Previously I've talked about
Automatic Differentiation (AD). My own formulation of the technique is more algebraic than the description that is usually given, and recently it's begun to dawn on me that all I've done is rediscover Synthetic Differential Geometry (SDG). I've looked at a variety of SDG papers but none of them seem to make the connection with AD. This is a pity because SDG allows you to do an amazing thing - write computer programs that easily manipulate objects such as vector fields and differential forms on manifolds without doing symbolic algebra. My goal here is to illustrate how the definition of vector field in Anders Kock's
book gives a nice functional definition of a vector field and how that definition leads naturally to the Lie bracket. Normally it takes a significant amount of mathematical machinery to define these things but in the framework of SDG it becomes very simple. (Unfortunately this is going to be very sketchy as there's a lot I could say and I only have a small amount of time while I sit at home waiting for a new TV to be delivered...)

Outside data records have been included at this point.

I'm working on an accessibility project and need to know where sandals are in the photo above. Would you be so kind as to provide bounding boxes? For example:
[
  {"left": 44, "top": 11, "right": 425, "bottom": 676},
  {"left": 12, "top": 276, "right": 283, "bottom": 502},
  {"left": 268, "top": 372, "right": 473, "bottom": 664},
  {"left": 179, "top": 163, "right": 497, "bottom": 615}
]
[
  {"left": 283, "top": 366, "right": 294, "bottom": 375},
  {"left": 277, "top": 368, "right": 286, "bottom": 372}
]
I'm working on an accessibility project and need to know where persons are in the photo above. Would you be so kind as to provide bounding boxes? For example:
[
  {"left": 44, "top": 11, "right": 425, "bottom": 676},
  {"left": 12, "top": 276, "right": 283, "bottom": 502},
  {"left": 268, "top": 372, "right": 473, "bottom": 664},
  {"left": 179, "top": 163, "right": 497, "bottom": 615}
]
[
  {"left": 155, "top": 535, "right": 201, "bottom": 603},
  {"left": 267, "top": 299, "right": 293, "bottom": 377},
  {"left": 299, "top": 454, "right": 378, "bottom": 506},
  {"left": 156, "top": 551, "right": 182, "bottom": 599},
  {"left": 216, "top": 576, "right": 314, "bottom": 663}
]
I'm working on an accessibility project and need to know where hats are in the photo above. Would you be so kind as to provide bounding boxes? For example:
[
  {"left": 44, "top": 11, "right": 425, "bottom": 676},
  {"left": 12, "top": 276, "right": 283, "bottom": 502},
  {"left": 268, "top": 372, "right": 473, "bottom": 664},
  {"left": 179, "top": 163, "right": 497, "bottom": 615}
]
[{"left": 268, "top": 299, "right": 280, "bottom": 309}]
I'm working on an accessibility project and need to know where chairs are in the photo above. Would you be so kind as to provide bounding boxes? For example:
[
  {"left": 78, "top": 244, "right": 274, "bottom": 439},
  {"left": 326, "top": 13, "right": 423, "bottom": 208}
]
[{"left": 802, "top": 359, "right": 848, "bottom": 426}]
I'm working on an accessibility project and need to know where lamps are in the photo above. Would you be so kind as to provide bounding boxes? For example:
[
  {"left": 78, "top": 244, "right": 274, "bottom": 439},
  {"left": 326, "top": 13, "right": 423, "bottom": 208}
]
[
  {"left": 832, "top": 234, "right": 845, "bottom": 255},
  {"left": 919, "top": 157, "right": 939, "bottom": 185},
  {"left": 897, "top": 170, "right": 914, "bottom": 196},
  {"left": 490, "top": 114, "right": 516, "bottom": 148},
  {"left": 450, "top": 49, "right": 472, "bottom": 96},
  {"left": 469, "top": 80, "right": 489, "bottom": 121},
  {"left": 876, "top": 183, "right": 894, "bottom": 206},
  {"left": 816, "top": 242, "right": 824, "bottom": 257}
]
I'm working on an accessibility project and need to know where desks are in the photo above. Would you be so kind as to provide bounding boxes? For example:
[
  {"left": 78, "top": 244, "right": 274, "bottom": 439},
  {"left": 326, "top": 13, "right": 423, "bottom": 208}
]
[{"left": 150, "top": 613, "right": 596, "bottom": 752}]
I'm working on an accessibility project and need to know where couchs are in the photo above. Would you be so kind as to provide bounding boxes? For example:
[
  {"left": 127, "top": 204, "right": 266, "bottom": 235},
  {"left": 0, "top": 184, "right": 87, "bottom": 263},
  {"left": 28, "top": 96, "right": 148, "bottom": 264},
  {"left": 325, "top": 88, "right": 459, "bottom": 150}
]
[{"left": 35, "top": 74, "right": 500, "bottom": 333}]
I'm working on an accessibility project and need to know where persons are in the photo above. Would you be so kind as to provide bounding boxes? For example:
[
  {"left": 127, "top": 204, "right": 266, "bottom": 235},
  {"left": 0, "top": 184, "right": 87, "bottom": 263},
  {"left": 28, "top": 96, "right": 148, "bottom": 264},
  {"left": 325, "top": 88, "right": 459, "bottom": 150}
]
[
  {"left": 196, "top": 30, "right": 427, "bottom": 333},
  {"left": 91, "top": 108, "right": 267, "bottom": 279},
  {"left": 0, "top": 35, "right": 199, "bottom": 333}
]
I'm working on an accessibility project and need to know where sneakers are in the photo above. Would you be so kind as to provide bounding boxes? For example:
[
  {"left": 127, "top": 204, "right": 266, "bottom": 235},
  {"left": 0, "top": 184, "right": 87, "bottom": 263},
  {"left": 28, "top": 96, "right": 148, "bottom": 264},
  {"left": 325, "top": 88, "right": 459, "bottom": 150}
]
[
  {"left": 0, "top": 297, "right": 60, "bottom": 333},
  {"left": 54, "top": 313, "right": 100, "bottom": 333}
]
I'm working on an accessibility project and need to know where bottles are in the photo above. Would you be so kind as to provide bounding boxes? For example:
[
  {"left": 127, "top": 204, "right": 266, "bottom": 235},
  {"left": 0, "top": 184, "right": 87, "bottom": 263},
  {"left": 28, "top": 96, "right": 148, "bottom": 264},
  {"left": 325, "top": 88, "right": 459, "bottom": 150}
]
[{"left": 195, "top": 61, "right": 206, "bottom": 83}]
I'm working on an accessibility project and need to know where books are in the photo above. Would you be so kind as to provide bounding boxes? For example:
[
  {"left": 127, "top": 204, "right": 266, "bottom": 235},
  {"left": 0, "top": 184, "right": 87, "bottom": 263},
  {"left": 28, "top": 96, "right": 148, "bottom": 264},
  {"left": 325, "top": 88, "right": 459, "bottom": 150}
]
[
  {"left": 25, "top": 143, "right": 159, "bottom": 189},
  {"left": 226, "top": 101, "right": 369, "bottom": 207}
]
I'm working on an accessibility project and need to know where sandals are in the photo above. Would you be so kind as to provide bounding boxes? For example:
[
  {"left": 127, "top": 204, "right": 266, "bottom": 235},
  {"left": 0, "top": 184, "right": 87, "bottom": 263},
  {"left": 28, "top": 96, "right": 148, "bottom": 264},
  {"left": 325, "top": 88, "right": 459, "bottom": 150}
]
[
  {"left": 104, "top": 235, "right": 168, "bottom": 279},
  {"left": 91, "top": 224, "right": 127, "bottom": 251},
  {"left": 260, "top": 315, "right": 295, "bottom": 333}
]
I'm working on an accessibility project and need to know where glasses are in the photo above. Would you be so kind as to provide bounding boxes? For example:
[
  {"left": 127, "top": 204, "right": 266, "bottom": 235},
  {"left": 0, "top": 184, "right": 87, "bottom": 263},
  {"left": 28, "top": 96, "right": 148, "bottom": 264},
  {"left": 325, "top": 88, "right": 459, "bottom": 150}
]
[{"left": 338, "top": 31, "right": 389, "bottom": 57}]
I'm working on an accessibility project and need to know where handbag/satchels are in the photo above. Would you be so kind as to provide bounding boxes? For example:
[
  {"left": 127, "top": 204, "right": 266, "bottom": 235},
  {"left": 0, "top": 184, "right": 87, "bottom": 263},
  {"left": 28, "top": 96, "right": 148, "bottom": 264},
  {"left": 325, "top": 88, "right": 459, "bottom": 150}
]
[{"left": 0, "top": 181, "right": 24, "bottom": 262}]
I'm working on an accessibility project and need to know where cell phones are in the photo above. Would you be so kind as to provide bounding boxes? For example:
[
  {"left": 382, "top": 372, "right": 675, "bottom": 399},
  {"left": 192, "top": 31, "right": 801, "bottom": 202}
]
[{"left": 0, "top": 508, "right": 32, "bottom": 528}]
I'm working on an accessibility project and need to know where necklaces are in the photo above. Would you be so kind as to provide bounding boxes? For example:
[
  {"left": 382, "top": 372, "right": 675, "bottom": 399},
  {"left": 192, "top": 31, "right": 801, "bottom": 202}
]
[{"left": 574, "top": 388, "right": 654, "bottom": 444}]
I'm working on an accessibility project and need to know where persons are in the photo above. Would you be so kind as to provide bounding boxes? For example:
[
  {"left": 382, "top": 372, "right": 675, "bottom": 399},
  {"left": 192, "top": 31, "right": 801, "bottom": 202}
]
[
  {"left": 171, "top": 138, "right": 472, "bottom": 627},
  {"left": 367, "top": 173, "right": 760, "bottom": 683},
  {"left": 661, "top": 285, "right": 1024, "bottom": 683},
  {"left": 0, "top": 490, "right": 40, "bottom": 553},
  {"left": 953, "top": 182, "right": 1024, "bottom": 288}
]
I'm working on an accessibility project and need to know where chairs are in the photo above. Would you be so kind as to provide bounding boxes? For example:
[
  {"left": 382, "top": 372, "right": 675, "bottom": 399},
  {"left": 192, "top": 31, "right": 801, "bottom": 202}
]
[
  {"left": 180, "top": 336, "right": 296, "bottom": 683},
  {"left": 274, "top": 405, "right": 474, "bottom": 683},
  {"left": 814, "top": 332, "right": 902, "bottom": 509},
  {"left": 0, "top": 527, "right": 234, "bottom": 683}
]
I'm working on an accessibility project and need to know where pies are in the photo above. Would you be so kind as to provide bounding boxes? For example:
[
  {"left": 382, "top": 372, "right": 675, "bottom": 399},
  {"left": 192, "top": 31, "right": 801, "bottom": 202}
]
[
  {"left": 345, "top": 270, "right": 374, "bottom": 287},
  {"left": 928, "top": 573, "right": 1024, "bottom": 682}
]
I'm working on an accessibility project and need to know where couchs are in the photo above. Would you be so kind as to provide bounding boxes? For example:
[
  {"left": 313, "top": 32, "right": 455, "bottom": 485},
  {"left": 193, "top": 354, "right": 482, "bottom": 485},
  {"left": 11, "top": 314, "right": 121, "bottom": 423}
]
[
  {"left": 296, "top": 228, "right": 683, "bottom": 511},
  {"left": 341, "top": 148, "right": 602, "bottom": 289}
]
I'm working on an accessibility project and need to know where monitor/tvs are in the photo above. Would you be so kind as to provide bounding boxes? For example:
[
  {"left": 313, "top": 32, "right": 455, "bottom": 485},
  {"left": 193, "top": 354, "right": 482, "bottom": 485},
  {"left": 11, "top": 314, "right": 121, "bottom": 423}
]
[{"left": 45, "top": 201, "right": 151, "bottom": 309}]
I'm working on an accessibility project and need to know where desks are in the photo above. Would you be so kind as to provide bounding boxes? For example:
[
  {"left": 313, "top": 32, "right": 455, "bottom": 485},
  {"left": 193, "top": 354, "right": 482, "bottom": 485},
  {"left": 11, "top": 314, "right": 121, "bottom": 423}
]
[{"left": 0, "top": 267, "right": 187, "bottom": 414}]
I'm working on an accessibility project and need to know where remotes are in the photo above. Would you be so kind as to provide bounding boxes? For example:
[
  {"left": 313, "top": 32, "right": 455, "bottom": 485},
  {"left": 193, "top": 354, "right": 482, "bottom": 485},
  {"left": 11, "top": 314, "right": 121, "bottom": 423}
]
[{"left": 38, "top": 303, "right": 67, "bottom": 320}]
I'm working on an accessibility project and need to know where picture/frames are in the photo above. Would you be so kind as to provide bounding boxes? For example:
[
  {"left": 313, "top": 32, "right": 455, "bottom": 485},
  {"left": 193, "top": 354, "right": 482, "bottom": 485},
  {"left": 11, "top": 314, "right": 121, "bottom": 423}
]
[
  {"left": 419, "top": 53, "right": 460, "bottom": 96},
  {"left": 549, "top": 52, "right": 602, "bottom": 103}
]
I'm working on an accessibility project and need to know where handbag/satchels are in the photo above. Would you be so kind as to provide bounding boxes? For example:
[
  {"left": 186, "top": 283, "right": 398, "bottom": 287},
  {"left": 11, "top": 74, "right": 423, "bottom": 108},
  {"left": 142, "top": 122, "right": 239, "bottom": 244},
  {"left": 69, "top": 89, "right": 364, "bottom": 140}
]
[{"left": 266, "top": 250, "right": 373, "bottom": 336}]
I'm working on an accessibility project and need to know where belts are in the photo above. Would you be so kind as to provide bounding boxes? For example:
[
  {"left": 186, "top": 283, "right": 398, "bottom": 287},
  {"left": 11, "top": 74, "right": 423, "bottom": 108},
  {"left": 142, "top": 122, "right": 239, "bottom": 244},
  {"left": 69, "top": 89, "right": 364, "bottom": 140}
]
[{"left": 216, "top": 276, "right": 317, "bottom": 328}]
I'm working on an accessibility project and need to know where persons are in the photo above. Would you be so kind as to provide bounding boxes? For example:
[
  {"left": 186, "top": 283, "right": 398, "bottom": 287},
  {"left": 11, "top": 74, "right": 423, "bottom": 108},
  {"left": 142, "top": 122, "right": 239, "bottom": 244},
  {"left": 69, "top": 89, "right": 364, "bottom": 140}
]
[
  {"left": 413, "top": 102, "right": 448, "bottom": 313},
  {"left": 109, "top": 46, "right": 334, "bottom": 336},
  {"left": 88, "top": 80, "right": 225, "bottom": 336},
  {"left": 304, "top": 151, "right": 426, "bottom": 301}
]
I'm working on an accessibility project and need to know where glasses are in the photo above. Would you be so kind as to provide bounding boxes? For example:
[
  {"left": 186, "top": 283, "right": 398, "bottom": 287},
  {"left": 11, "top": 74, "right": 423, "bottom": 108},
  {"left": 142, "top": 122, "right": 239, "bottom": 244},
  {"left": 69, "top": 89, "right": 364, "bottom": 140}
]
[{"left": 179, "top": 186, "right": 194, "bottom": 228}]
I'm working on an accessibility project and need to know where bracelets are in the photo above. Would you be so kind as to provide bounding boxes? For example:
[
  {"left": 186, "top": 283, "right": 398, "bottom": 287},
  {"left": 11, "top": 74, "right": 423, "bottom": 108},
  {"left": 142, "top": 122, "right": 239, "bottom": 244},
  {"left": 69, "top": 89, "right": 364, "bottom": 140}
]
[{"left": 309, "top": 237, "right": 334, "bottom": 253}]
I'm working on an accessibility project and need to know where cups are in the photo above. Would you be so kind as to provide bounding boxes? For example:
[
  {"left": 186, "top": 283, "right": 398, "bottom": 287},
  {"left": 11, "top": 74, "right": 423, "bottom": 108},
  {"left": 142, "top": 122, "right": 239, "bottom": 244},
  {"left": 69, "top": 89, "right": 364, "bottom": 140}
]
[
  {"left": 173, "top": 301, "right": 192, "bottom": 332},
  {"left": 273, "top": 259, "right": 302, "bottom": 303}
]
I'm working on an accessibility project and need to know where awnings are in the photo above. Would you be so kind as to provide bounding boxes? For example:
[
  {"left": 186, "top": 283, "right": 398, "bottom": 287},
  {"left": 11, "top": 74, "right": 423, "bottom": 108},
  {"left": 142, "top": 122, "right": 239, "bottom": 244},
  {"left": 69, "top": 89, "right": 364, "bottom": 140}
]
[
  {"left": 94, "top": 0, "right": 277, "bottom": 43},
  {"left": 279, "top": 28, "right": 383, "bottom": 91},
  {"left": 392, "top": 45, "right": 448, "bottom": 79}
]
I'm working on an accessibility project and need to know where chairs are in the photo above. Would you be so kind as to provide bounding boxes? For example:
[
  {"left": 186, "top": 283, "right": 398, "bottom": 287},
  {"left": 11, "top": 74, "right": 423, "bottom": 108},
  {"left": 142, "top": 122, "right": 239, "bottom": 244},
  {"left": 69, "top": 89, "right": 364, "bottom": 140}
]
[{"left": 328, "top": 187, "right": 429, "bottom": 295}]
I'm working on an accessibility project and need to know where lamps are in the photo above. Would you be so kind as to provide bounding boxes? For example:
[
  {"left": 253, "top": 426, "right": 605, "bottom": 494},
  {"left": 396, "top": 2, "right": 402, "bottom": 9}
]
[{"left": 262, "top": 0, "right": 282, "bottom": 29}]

Kock's work is based on the idea of infinitesimal numbers whose square is zero but which aren't themselves zero. Clearly we aren't talking about real numbers here, but instead an extension to the real numbers. Here's a toy implementation:
> data Dual a = D a a deriving (Show,Eq)
> instance Num a => Num (Dual a) where
> fromInteger i = D (fromInteger i) 0
> (D a a')+(D b b') = D (a+b) (a'+b')
> (D a a')-(D b b') = D (a-b) (a'-b')
> (D a a')*(D b b') = D (a*b) (a*b'+a'*b)
> e = D 0 1
They're called
dual numbers because this particular algebra was apparently first described by Clifford and that's what he called them. The important point to note is that
e^2==0. We can use the fact that
f(x+e)=f(x)+ef'(x)
to compute derivatives of functions. For example if we define
> f x = x^3+2*x^2-3*x+1
and evaluate
f (1+e) we get
D 1 4. We can directly read off f(1)=1 and f'(1)=4.
But, as Kock points out, the dual numbers don't provide 'enough' infinitesimals, we just get one, e, from which all of the others are built. So we can replace Dual with a new class:
> infixl 5 .-
> infixl 5 .+
> infixl 6 .*
> infixl 6 *.
> data R a = R a [a] deriving Show
> zipWith' f l r [] [] = []
> zipWith' f _ r a [] = map (flip f r) a
> zipWith' f l _ [] b = map (f l) b
> zipWith' f l r (a:as) (b:bs) = (f a b) : zipWith' f l r as bs
> (.+) :: Num a => [a] -> [a] -> [a]
> (.+) = zipWith' (+) 0 0
> (.-) :: Num a => [a] -> [a] -> [a]
> (.-) = zipWith' (-) 0 0
> (.*) :: Num a => a -> [a] -> [a]
> (.*) a = map (a*)
> (*.) :: Num a => [a] -> a -> [a]
> (*.) a b = map (*b) a
> (.=) :: (Eq a,Num a) => [a] -> [a] -> Bool
> (.=) a b = and $ zipWith' (==) 0 0 a b
> instance (Eq a,Num a) => Eq (R a) where
> R a a' == R b b' = a==b && a'.=b'
A slightly more extended version of the Num interface:
> instance Num a => Num (R a) where
> fromInteger a = R (fromInteger a) []
> (R a a') + (R b b') = R (a+b) (a'.+b')
> (R a a') - (R b b') = R (a-b) (a'.-b')
> (R a a') * (R b b') = R (a*b) (a.*b' .+ a'*.b)
> negate (R a a') = R (negate a) (map negate a')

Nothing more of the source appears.